First time breeding? 
You should have looked up information before you even considered breeding bettas. Please read more about it in the breeding bettas section.


----------



## blankz (Jul 11, 2011)

i will


----------



## Shimizoki (Jul 8, 2011)

Bettas compared to other fish as I have read are a bit more complicated to breed. The male could even start eating all his young unless removed or kept full 100% of the time (which means multiple feedings all day / night long). So it is advised for new breeders to remove the male pretty early as YLG mentioned.

Keep reading, there is a wealth of knowledge in the breeding section and you might have to make some emergency runs to stores and get the proper foods for your fry.

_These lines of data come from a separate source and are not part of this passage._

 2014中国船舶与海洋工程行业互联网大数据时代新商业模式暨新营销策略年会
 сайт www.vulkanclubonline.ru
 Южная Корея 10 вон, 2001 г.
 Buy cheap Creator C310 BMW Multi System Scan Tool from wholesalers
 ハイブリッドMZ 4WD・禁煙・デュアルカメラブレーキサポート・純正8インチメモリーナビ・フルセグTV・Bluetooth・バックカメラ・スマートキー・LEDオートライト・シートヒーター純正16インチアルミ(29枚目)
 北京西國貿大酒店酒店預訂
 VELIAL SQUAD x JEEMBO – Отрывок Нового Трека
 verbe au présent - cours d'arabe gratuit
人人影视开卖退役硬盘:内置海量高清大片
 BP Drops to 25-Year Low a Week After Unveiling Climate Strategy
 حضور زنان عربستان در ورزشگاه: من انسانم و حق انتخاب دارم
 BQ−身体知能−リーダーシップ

It could turn quite sad quickly if you are not prepared.


----------



## Oldfishlady (Mar 1, 2010)

Welcome to the forum.....and congrats......

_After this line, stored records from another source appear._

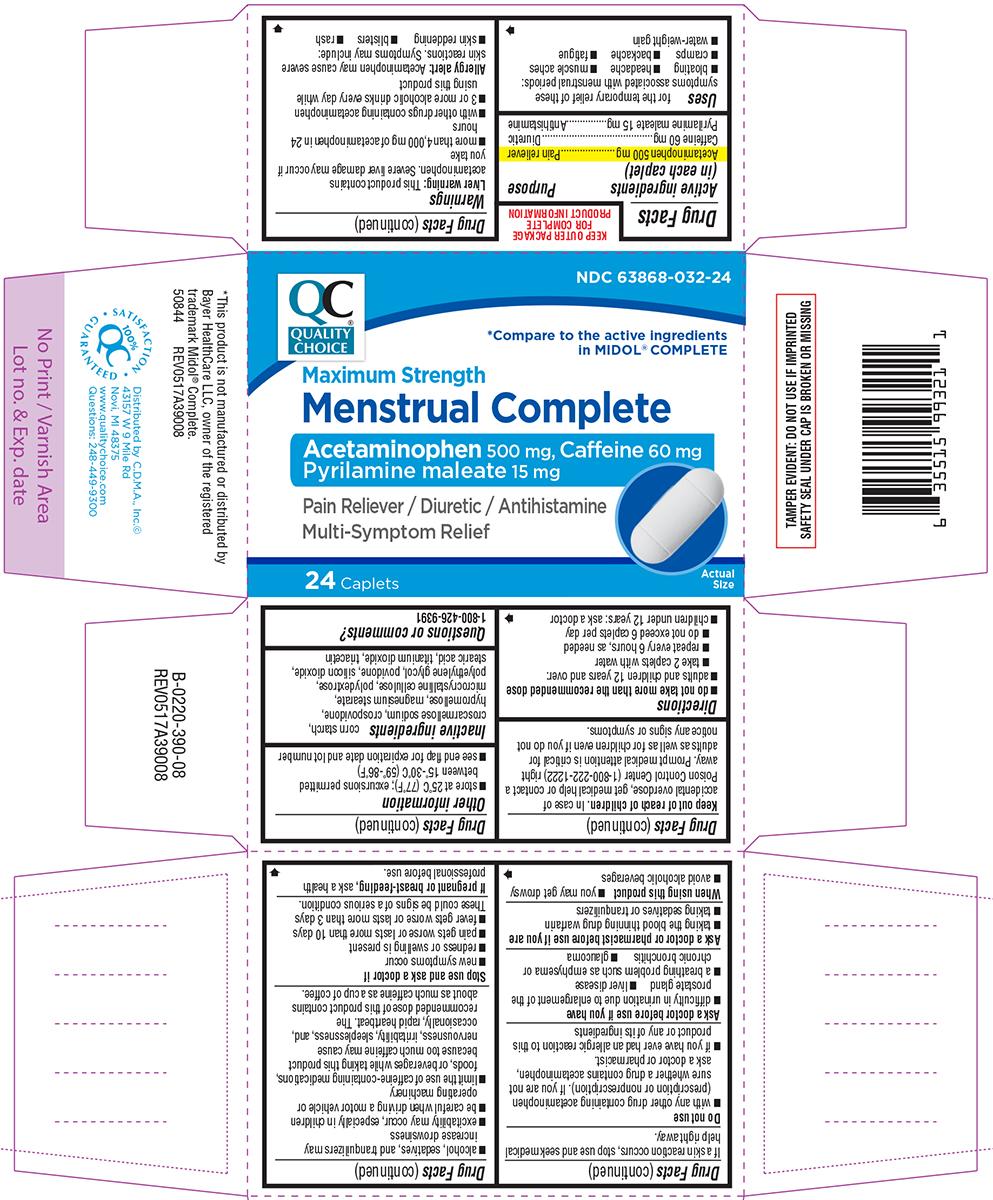 Menstrual Complete Maximum Strength (Acetaminophen, Caffeine, Pyrilamine Maleate) Tablet [Chain Drug Marketing Association Inc]
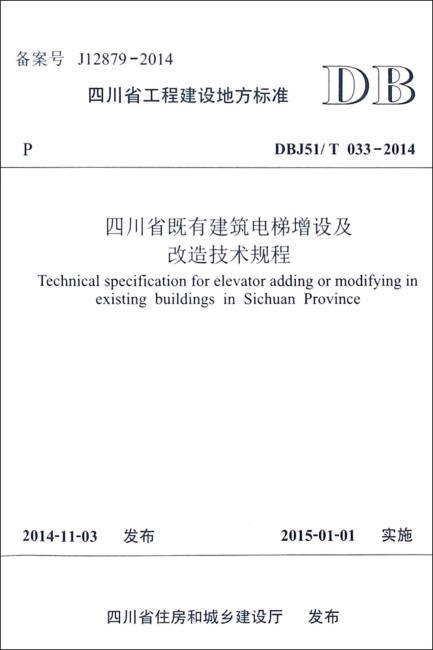 四川省既有建筑电梯增设及改造技术规程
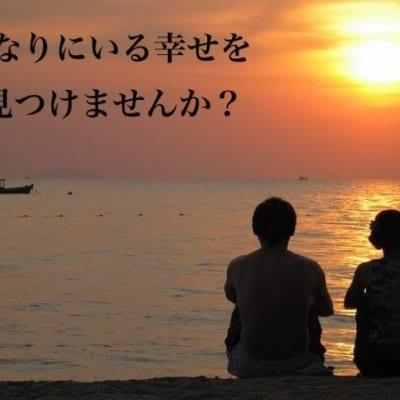 Enjoy Club 大人の恋活(男性)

If the Bettas spawned on Thursday...hatch usually in 24-32h so Friday/Sat you should have seen tails/wigglers...by Sat/Sun bouncing...Sun/Mon bouncing with ability to get to the nest..but with the heavy yolk sac healthy fry can be seen attaching themselves to walls, decorations, plants...etc...driving the male nuts.....lol.....Today is Tuesday...they should be absorbing most of their yolk sac and able to get around a tiny bit better on their own but still attaching to walls and gathered/mouthed by the male....depending on how your spawning tank was setup...a pic and more information would help and even age given in hours at this stage will help......with healthy fry-growth and development can vary some...but generally they shouldn't be on the floor....do you have a filter in the tank...if so-turn if off and depending on the male you may or may not want to remove him....what is the water temp and what are your feeding plans for the fry.......depending on your setup you may need to start feeding them tomorrow.....this can vary a lot.......overall health of the fry, water quality, temp, condition of the breeders to start...etc....are all factors.....


----------



## blankz (Jul 11, 2011)

ok i will try


----------



## blankz (Jul 11, 2011)

i have dem in a drum with lilies if i move it it is going to mix up the water i can put the tank


----------



## blankz (Jul 11, 2011)




----------



## Shimizoki (Jul 8, 2011)

HOLY CRAP OFL, that was the longest sentence I have ever read. Not a single period, just ellipsis.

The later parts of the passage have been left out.